Data supplied START
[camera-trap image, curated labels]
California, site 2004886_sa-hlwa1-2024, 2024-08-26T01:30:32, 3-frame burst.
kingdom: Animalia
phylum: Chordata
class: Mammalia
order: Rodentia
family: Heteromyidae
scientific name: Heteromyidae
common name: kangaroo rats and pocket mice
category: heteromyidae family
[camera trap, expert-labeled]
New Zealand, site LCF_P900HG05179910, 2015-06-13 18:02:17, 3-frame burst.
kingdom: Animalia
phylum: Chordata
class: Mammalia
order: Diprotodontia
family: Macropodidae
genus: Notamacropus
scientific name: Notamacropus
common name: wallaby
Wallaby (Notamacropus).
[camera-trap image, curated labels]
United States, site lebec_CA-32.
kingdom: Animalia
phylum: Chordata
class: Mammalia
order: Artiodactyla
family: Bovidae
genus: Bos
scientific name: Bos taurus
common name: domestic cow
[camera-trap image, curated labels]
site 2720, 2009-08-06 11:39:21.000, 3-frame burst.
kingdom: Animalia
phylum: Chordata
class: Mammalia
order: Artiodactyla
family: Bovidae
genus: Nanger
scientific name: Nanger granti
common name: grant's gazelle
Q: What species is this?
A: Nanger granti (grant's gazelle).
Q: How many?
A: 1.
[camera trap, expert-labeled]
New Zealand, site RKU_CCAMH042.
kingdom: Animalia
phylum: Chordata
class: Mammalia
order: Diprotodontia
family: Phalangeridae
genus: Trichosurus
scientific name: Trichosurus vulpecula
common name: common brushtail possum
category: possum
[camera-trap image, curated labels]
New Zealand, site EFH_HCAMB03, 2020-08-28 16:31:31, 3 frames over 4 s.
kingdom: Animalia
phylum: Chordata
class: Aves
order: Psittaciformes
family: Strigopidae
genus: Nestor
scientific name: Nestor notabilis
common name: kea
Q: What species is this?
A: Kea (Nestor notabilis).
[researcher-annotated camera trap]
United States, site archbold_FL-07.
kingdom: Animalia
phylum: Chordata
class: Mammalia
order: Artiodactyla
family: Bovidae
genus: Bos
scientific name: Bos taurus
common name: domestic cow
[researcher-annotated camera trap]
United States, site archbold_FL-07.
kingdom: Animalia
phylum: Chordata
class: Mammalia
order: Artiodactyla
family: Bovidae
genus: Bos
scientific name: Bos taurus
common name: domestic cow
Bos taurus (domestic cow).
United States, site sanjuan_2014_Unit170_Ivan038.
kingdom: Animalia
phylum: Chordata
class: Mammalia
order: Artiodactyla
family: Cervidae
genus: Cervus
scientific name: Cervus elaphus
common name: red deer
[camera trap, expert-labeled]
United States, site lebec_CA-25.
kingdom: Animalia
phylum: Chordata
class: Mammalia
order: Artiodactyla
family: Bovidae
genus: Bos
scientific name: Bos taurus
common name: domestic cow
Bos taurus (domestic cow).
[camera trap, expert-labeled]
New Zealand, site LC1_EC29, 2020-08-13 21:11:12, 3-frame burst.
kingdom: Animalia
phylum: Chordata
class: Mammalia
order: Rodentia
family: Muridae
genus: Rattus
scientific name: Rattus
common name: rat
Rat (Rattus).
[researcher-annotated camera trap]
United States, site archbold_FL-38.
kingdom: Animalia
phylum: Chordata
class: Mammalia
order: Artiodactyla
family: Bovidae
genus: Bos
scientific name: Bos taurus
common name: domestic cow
Data supplied END
Work required :: Return the listing in full, exactly.

Solved problem ::
[camera-trap image, curated labels]
California, site 2004886_sa-hlwa1-2024, 2024-08-26T01:30:32, 3-frame burst.
kingdom: Animalia
phylum: Chordata
class: Mammalia
order: Rodentia
family: Heteromyidae
scientific name: Heteromyidae
common name: kangaroo rats and pocket mice
category: heteromyidae family
[camera trap, expert-labeled]
New Zealand, site LCF_P900HG05179910, 2015-06-13 18:02:17, 3-frame burst.
kingdom: Animalia
phylum: Chordata
class: Mammalia
order: Diprotodontia
family: Macropodidae
genus: Notamacropus
scientific name: Notamacropus
common name: wallaby
Wallaby (Notamacropus).
[camera-trap image, curated labels]
United States, site lebec_CA-32.
kingdom: Animalia
phylum: Chordata
class: Mammalia
order: Artiodactyla
family: Bovidae
genus: Bos
scientific name: Bos taurus
common name: domestic cow
[camera-trap image, curated labels]
site 2720, 2009-08-06 11:39:21.000, 3-frame burst.
kingdom: Animalia
phylum: Chordata
class: Mammalia
order: Artiodactyla
family: Bovidae
genus: Nanger
scientific name: Nanger granti
common name: grant's gazelle
Q: What species is this?
A: Nanger granti (grant's gazelle).
Q: How many?
A: 1.
[camera trap, expert-labeled]
New Zealand, site RKU_CCAMH042.
kingdom: Animalia
phylum: Chordata
class: Mammalia
order: Diprotodontia
family: Phalangeridae
genus: Trichosurus
scientific name: Trichosurus vulpecula
common name: common brushtail possum
category: possum
[camera-trap image, curated labels]
New Zealand, site EFH_HCAMB03, 2020-08-28 16:31:31, 3 frames over 4 s.
kingdom: Animalia
phylum: Chordata
class: Aves
order: Psittaciformes
family: Strigopidae
genus: Nestor
scientific name: Nestor notabilis
common name: kea
Q: What species is this?
A: Kea (Nestor notabilis).
[researcher-annotated camera trap]
United States, site archbold_FL-07.
kingdom: Animalia
phylum: Chordata
class: Mammalia
order: Artiodactyla
family: Bovidae
genus: Bos
scientific name: Bos taurus
common name: domestic cow
[researcher-annotated camera trap]
United States, site archbold_FL-07.
kingdom: Animalia
phylum: Chordata
class: Mammalia
order: Artiodactyla
family: Bovidae
genus: Bos
scientific name: Bos taurus
common name: domestic cow
Bos taurus (domestic cow).
United States, site sanjuan_2014_Unit170_Ivan038.
kingdom: Animalia
phylum: Chordata
class: Mammalia
order: Artiodactyla
family: Cervidae
genus: Cervus
scientific name: Cervus elaphus
common name: red deer
[camera trap, expert-labeled]
United States, site lebec_CA-25.
kingdom: Animalia
phylum: Chordata
class: Mammalia
order: Artiodactyla
family: Bovidae
genus: Bos
scientific name: Bos taurus
common name: domestic cow
Bos taurus (domestic cow).
[camera trap, expert-labeled]
New Zealand, site LC1_EC29, 2020-08-13 21:11:12, 3-frame burst.
kingdom: Animalia
phylum: Chordata
class: Mammalia
order: Rodentia
family: Muridae
genus: Rattus
scientific name: Rattus
common name: rat
Rat (Rattus).
[researcher-annotated camera trap]
United States, site archbold_FL-38.
kingdom: Animalia
phylum: Chordata
class: Mammalia
order: Artiodactyla
family: Bovidae
genus: Bos
scientific name: Bos taurus
common name: domestic cow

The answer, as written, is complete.